Une frénésie de reconduites à laquelle tous les moyens sont donnés
Une frénésie de reconduites à laquelle tous les moyens sont donnés
5373 migrants placés en rétention dont 3680 reconduits en 2009, pour un centre de rétention administrative (CRA) de 38 places. Une moyenne annuelle de 15 arrivées et de 10 départs quotidiens. Voici, pêle-mêle, quelques uns des chiffres-clés de la rétention en Guyane, qui en disent long sur un système qui semble, à première vue, bien huilé. Une vraie machine à reconduites. Ces chiffres, exceptionnels comparés à ceux des centres de rétention métropolitains, ont été rendus possibles par la mise en place d’un dispositif législatif d’exception, justifié par le législateur par la nécessité de lutter contre une immigration clandestine particulièrement importante en Outre mer.
Ces dérogations prévoient, pour les plus notables, que le recours contre les mesures d’éloignement est non suspensif[1] et que les interpellations peuvent s’effectuer sans motif et sans réquisition du procureur dans la plus grande partie fluviale et routière de la Guyane[2].
Le nombre phénoménal de placements en rétention reflète-t-il réellement une politique de contrôle efficace de l’immigration ? Le caractère exceptionnel de la législation en place porte-t-il vraiment les fruits attendus ? Au-delà des paillettes aux yeux que peuvent représenter ces chiffres impressionnants, on constate d’une part, que ces méthodes sont fortement préjudiciables aux droits de l’Homme et d’autre part, que l’envergure des reconduites est artificielle car ces chiffres sont biaisés.
Une politique attentatoire aux droits de l’Homme
Les conditions d’interpellation et de rétention des retenus ainsi que la situation administrative des retenus ne font que très rarement l’objet d’un contrôle judiciaire. En effet, afin de pallier à l’absence de recours suspensif, le législateur a cru bon de permettre la saisine du juge administratif au moyen du référé suspension, saisine d’urgence permettant en théorie de saisir le juge dans un délai réduit. Or, en pratique, si les référés-suspensions sont effectivement pris en compte par le juge administratif dans un délai allant de 24 heures à plusieurs semaines, en fonction de l’atteinte aux droits invoquée, la durée moyenne de maintien au CRA d’un retenu est d’environ 24 heures. Les possibilités de saisine du juge administratif sont donc extrêmement réduites.
Le contrôle de la légalité de la procédure de placement en rétention des retenus et du respect de leurs droits pendant la durée de leur maintien au CRA est assuré par le juge des libertés et de la détention (JLD). Or, seuls les retenus présents au CRA plus de 48 heures sont amenés à être présentés au JLD. La courte durée de maintien en rétention prive, de fait, une large majorité des retenus d’un contrôle du juge. Faute d’un contrôle efficace du juge, les possibilités de libération passent majoritairement par un recours gracieux, effectué auprès de la Préfecture. Cette même Préfecture qui a ordonné le maintien en rétention et la reconduite à la frontière.

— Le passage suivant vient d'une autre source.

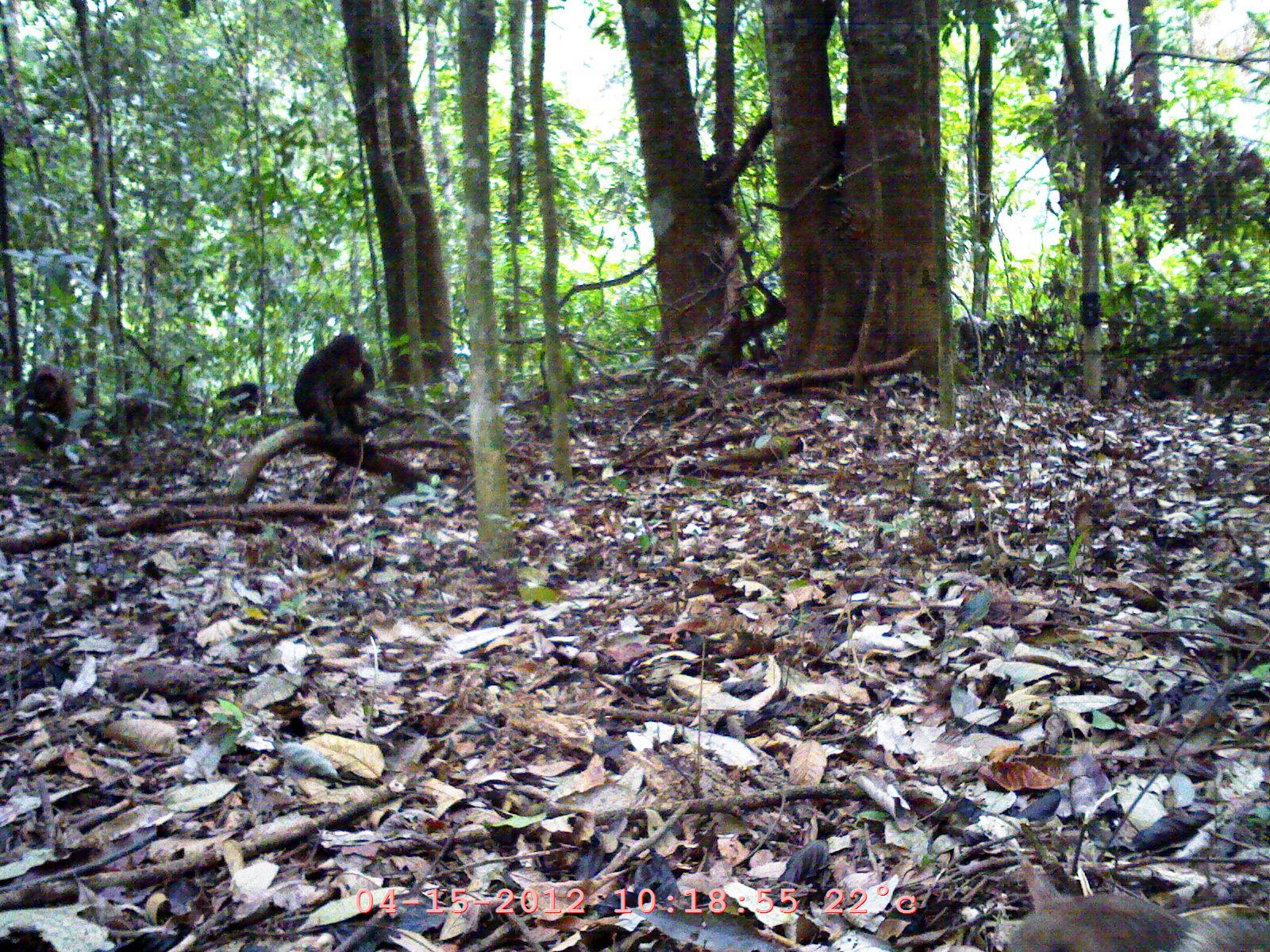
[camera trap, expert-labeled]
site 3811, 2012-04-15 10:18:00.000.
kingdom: Animalia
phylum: Chordata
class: Mammalia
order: Primates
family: Cercopithecidae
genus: Macaca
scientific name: Macaca arctoides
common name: stump-tailed macaque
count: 5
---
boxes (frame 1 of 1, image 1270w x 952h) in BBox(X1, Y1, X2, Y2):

Ainsi, La Cimade intervient à de nombreuses reprises auprès de la Préfecture, en faveur de retenus légalement protégés contre la reconduite[3] (parents d’enfants français, arrivés en France avant l’âge de 13 ans…). Certains de ces retenus portent sur eux, lors de leur interpellation, tous les documents justificatifs de leur protection et sont malgré tout emmenés au CRA.
Les interpellations massives s’arrangent en général mal avec une prise en compte appliquée et individuelle des droits de chacun.
De fait, les nombreuses libérations ordonnées par le JLD révèlent que la procédure de placement en CRA est bien souvent bâclée : procès verbaux stéréotypés et pré-rédigés, notifications et explications des droits du retenu effectuées en cinq à dix minutes, interprètes absents, délais de transfert exorbitants des retenus jusqu’au CRA, absence de notification des audiences…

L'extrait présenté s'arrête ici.